Here Doctor Peutinger tried to interrupt him, but the other cut him short with an arrogant wave of the hand, and in an instructive tone began again:

"The honourable Council of Nuremberg—so I am informed—set a praiseworthy example several years ago. There was a youthful member of one of your patrician families—an Ebner, I believe, or a Stromer or Tucher. He had imbibed in Padua mistaken ideas which, unhappily, are held in high esteem by many from whom we should expect more discernment. So it chanced that when he returned home he ventured to contract a formal betrothal with an honourable maiden of noble lineage, against the explicit desire of her distinguished parents. The rebellious youth was therefore summoned before a court of justice, and, on account of his reckless offence and wanton violation of custom and law, banished from the city and sentenced to pay a fine——"

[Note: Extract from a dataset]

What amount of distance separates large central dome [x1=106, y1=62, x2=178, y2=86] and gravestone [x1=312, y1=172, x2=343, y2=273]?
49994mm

"A punishment which I endured calmly, Herr Professor," interrupted Lienhard Groland, "for I myself was that 'rebellious youth.' Besides, it was by no means the teachings of humanism which led me to an act that you, learned sir, doubtless regard with sterner eyes than the Christian charity which your clerical garb made me expect would permit."

These words fell, with the winning earnestness peculiar to him, from the lips of the young man who, at a time when he cared for no other woman than his new-made bride, had seen in the poor, endangered rope-dancer a human being worthy of aid. Only his fiery dark eyes met the professor's sternly enough.

The latter was still seeking a fitting reply, when the folding doors of the room were thrown wide open, and a belated party of travellers entered. They came opportunely, for they afforded a timely excuse to withhold an answer without attracting notice; yet at the head of the new guests of The Blue Pike was his Cologne colleague Conrad Kollin, who was followed, as he himself had been, by a number of Dominican friars.

Tungern, of course, went to greet him, and this made it easy to part from his table companions in a manner that aroused no comment; for while Kollin was surrounded and respectfully welcomed by the Dominican friars and many other travellers, the humanists left the house.